For an excellent, readable clinical explanation of PTSD, and its treatment, read “Sanctuary” by Dr. Sandra Bloom, based on years of clinical work, mainly with survivors of systematic child abuse.
For an account of another type of trauma, all too common in civilian life, read Alice Sebold’s memoir Lucky. To read my essay about Alice Sebold’s traumatic memoir, click here. She quotes another widely regarded source book for PTSD is “Trauma and Recovery: The Aftermath of Violence–from Domestic Abuse to Political Terror” by Judith Herman.
Other war trauma books:
Tracy Kidder, My Detachment
Tobias Wolff, In the Pharoah’s Army
William Manchester, Goodbye Darkness
Note: Many soldiers walk away from deadly injury and regain their sense of purpose. For “Shades of Darkness” author, George Brummell, the challenges of coping with his blindness became his urgent task, and he went on to actually increase his education, and become director of the Blinded Veterans Association.

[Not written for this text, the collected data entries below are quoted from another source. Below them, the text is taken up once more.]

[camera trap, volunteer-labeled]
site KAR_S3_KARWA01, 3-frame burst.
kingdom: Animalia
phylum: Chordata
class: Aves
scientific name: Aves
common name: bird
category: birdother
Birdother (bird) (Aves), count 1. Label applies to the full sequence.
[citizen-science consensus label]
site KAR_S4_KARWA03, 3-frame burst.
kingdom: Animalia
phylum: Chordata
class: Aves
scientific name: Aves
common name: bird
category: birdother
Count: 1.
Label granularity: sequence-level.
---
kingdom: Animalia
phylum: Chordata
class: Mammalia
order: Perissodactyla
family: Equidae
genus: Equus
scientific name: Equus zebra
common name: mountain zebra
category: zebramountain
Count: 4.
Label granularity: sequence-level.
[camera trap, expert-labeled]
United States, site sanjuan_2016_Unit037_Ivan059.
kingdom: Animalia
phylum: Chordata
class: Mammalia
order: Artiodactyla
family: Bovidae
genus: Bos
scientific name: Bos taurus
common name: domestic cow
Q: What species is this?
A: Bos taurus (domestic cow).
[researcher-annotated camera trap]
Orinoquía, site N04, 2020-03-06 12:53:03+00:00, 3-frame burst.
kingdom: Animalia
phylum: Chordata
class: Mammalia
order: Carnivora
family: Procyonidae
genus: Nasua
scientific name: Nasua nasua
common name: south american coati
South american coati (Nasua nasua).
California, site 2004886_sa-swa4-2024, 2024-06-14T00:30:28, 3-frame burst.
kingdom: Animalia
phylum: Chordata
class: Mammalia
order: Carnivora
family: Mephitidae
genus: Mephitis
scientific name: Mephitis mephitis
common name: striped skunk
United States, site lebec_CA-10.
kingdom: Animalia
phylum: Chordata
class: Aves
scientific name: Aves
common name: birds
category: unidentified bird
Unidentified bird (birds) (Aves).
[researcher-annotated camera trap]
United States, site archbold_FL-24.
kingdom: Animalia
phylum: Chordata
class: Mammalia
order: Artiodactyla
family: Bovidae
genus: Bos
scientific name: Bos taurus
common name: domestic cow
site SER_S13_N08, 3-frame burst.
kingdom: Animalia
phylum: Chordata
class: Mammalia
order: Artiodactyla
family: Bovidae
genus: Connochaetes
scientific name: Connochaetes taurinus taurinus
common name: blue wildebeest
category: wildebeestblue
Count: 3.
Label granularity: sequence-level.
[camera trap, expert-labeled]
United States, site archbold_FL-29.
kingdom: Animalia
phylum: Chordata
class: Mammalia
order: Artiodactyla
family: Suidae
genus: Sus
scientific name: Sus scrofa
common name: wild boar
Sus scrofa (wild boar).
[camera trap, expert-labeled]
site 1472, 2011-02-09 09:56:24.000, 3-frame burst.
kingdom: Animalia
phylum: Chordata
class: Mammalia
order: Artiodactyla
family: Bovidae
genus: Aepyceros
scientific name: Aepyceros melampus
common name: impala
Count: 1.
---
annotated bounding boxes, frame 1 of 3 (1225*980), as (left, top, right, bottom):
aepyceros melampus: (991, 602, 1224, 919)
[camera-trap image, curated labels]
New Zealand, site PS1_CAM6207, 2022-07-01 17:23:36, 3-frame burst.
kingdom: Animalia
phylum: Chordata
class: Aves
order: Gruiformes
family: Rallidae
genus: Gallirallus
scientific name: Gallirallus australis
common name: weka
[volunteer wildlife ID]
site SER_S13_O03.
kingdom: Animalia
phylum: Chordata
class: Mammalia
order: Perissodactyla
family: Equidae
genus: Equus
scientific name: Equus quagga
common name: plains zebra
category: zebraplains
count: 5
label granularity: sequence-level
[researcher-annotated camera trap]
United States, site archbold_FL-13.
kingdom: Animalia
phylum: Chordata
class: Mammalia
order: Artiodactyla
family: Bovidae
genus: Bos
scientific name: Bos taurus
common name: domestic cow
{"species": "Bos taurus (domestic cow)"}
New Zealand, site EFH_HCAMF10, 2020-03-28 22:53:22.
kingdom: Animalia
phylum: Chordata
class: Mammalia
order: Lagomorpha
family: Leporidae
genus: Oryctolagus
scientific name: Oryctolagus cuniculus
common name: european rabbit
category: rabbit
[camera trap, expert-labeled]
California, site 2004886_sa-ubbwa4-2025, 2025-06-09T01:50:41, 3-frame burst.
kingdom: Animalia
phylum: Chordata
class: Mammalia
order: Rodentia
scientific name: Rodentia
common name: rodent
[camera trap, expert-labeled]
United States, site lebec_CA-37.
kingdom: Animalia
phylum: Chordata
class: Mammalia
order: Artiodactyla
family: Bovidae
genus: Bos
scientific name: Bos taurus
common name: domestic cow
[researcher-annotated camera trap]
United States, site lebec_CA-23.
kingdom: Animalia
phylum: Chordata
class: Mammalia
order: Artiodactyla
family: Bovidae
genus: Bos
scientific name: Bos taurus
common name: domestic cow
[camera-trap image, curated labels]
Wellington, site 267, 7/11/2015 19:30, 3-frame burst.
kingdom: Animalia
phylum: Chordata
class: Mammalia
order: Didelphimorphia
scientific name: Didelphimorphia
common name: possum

Note: Memoirs of people who have crashed and burned are not just about soldiers. Many of life’s most severe problems dismantle the sense of self that keeps us safe. In this article I talk about four people who walked into traps of various sorts and felt their lives becoming dismantled.
Betrayal shatters faith in the world.
Jonathan Shay says that an important contribution to a soldier’s unraveling is a sense of betrayal, that the organization is not protecting him. For example, faulty weapons in Vietnam were interpreted as a sign that the military really wanted the soldiers to die. I knew that most Vietnam soldiers felt betrayed by the lack of civilian support, but I was surprised to learn that many soldiers hated the officers who were directing them in battle. The hatred was based on the belief that decisions were made more for the officer’s own career advancement than on the safety of soldiers or effective military strategy. Shay suggests this attitude about rear-echelon officers had a parallel in the Iliad. In ancient mythology the gods on Mount Olympus manipulated the outcome of the battle based on childish selfish desires.
The soldiers in Homer’s time used mythology and rituals to appease the gods. Modern soldiers have no such talismans. Once a modern soldier becomes convinced “The System” is capricious, irrational, and malevolent, they cross into a state of alienation from society and authority, and many of them carry this alienation back with them when they return home. Such betrayal from above undermines the basis for a sane, healthy energetic involvement in society.